Loss drops below train2 for the first time. The model now uses context
beyond the previous character. This is the first step where adding
parameters actually buys you something.

### train4 — multi-head attention and a layer loop

Two changes:

1. **Multi-head**: split the embedding into `n_head` chunks, run a separate
   attention on each, concatenate. Why? Each head can specialize. One head
   might track "vowel after consonant," another "what was the first letter."
   Empirically this helps; the parameter count stays the same as one big
   head.
2. **Layer loop**: stack the transformer block `n_layer` times, with
   layer-prefixed parameter names so the optimizer can find them.

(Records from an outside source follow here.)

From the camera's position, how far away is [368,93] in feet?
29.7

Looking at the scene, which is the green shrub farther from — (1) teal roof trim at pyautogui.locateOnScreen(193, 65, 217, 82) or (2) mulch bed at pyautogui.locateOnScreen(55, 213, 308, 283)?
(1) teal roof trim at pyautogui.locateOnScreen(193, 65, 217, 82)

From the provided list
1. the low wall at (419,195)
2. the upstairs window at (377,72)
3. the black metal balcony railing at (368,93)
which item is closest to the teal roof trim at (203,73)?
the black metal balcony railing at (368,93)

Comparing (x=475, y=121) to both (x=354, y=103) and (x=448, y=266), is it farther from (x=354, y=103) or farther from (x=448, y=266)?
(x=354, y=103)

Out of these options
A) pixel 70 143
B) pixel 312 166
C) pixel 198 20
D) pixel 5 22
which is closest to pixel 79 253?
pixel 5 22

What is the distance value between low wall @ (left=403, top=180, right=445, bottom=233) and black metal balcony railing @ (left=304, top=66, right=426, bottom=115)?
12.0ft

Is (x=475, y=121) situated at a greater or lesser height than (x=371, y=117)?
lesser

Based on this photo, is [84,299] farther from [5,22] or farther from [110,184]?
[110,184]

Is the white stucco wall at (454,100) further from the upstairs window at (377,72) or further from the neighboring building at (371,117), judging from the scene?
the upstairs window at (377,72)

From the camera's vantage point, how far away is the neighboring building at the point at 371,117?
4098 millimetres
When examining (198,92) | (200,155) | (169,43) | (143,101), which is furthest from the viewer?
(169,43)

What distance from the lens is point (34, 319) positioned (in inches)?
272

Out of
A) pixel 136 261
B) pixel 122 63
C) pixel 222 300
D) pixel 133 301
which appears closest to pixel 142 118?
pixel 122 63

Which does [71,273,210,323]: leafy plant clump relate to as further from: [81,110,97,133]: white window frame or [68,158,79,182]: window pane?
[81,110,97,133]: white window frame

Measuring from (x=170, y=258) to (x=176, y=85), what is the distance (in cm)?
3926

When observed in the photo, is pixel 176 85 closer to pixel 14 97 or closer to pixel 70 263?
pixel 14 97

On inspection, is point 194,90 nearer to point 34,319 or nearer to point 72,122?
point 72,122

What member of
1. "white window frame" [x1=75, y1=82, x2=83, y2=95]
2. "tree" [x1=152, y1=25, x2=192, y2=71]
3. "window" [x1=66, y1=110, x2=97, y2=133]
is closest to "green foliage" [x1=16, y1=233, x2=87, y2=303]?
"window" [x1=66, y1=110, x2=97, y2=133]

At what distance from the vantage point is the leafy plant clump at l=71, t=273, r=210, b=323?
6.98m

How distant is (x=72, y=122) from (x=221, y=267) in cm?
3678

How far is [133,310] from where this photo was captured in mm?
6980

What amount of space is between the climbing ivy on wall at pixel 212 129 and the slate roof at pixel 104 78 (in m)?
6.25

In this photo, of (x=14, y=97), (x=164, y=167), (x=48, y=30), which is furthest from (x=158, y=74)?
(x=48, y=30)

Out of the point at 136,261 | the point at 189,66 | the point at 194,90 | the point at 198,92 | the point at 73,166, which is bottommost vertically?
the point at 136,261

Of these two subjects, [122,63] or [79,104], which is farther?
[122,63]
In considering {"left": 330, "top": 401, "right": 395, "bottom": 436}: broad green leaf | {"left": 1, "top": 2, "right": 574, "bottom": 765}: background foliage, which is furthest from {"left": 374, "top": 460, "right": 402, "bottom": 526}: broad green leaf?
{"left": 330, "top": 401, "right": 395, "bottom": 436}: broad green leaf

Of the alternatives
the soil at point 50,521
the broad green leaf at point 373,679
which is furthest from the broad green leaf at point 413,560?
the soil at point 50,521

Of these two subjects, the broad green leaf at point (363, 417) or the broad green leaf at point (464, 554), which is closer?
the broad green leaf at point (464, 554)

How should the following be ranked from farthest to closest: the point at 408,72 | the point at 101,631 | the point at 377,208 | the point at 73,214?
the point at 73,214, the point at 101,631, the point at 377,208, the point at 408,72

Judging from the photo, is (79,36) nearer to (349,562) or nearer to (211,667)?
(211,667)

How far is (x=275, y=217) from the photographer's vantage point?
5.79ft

After this file the **architecture** is identical to the final `train.py`.
The only thing left is the optimizer.

### train5 — Adam

SGD takes the same step size for every parameter and has no memory. Adam
keeps two running averages per parameter:

- **First moment** (mean of gradients) — momentum. Smooths out noise and
  keeps moving in directions that have been consistent.
- **Second moment** (mean of squared gradients) — per-parameter learning
  rate. Parameters with consistently large gradients get smaller effective
  steps.

The result is faster convergence and less hyperparameter babysitting. Same
model, lower loss in the same number of steps. This is `train.py`. We are
done.

## What microgpt is not

microgpt is the **algorithmic** core of an LLM. It is not the **engineering**
core. To go from microgpt to a frontier model you would add:

- A subword tokenizer (BPE) instead of single characters.
- Tensors and a GPU. The `Value` class is a few thousand times slower than
  PyTorch on the same algorithm.
- Trillions of tokens of training data instead of 32k names.
- Hundreds of layers, billions of parameters.
- Mixed precision, distributed training, gradient checkpointing, FlashAttention,
  and a thousand other tricks that buy speed but not new ideas.
- Post-training: supervised fine-tuning, RLHF / RLAIF, tool use.

None of these change the algorithm. They change what scale the algorithm can
run at. The fact that you can write the algorithm in 200 lines of pure Python
is the point of this lecture.

## Resources

- Karpathy, *microgpt* blog post — https://karpathy.ai/microgpt.html
- Final single-file gist (`microgpt.py`) — https://gist.github.com/karpathy/8627fe009c40f57531cb18360106ce95
- Build progression gist (`build_microgpt.py`) — https://gist.github.com/karpathy/561ac2de12a47cc06a23691e1be9543a
- Predecessors worth knowing: **micrograd** (autograd in 100 lines), **makemore**
  (the names dataset and the bigram → MLP → transformer progression on it),
  **nanoGPT** (the same idea at scale, in PyTorch).

## Hands-on

See `handson/README_en.md`. Six files, six steps, in order. Read, run, diff.